Ich finde es eine grauenhafte Vorstellung, wenn nach dem Tod es noch irgendwo anders weiter geht und man nicht mal mehr die Wahl hat dieses "Leben" auch jederzeit wieder beenden zu können, wenn man kein Bock mehr drauf hat. Diese Option find ich nämlich in diesem Leben sehr angenehm und beruhigend. Wiedergeburt? Von mir aus, aber sowas?

Ist ja in Ordnung, wenn Du das so siehst. Ich sehe das aber schon etwas anders. Für mich gibt es durchaus einen ewigen Sinn für mein begrenztes Leben, dass meine Entscheidungen und deren Konsequenzen sich auf meine geistige Entwicklung auswirken, die bereits vor meinem gegenwärtigen Leben stattfand und auch nach meinem gegenwärtigen Leben weiter geht - zumindest glaube ich das, weil ich glaube mich an vorherige, mit meinem jetzigen vergleichbare Leben erinnern zu können und auch an ein ewiges Dasein. Ich sehe darin nichts grauenvolles, sondern im Gegenteil einen Anlass zur Hoffnung.

Antwort
von Flake99, 40

Die meisten Menschen haben Angst vor dem Tod und trösten sich damit das ein Leben nach Tod gibt.

Es ist natürlich auch ein gutes Druckmittel der Kirche, im Mittelalter gab es den so genannten Sündenerlass mit genug Geld konnte man sich von seinen Sünden rein waschen um ein gutes Leben nach dem Tod zu haben (Himmel). 

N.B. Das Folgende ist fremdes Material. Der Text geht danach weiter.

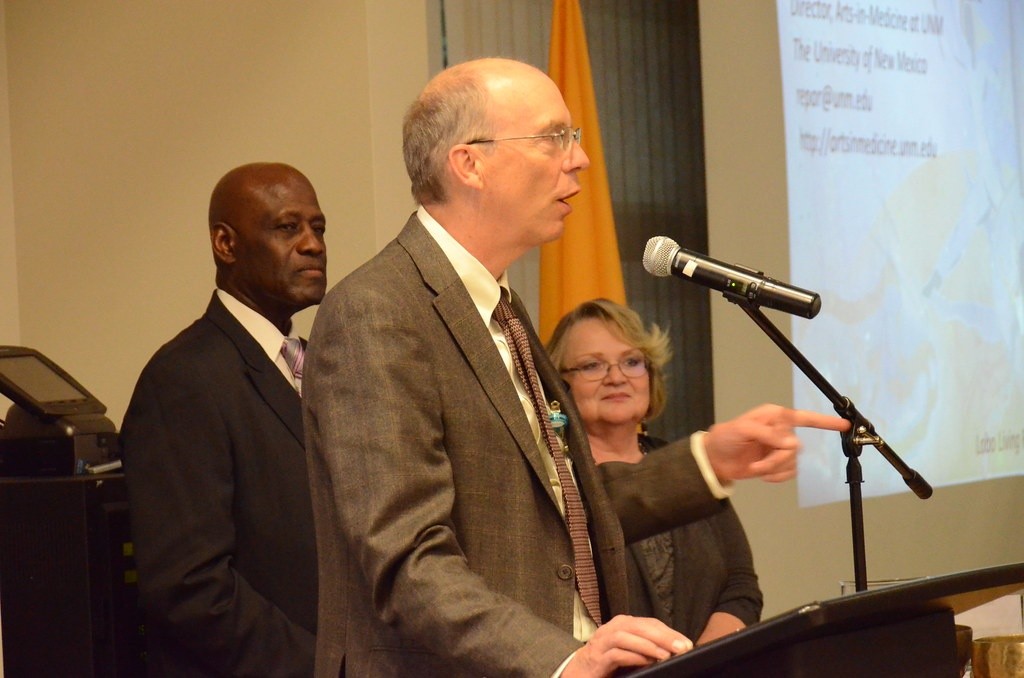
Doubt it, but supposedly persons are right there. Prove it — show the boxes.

Kommentar von FeeGoToCof ,

So funktioniert die Kath. Kirche noch immer.

Kommentar von Flake99 ,

Nicht nur die Katholische 

Antwort
von Goodnight, 39

Der Mensch legt sich um mit der Todesangst zu umzugehen eine Phantasie zurecht mit der er leben kann. Mehr ist das nicht.

Antwort
von ErsterSchnee, 48

Ich finde es eine grauenhafte Vorstellung, wenn mit dem Tod alles vorbei ist.

Antwort
von FeeGoToCof, 29

Wer sagt denn, dass das Leben "nach dem Tode" nicht auch selbstbestimmbar ist? *zwinker*

Manchem Menschen ist es einfach Trost, sich die Option auf "es geht irgendwie weiter" zu erhalten.

Lass` doch den Menschen ihre Träume.

Antwort
von peterwuschel, 28

Da konzentriere ich mich lieber auf ein Leben vor dem Tod...

Danach weiß man ja nix ---- nada --- niente --nüscht ....

Und wie immer bei ähnlichen Fragen mit gleichem Ziel....

Einmal auf diesem Planeten reicht für mich.....VG pw

Antwort
von Boredom, 31

Einbildung ist die beste Bildung
Wer kann sich schon vorstellen, dass nach dem Tod einfach nichts ist.
Da ist es einfacher sich vorzustellen zB als Lama wiedergeboren zu werden.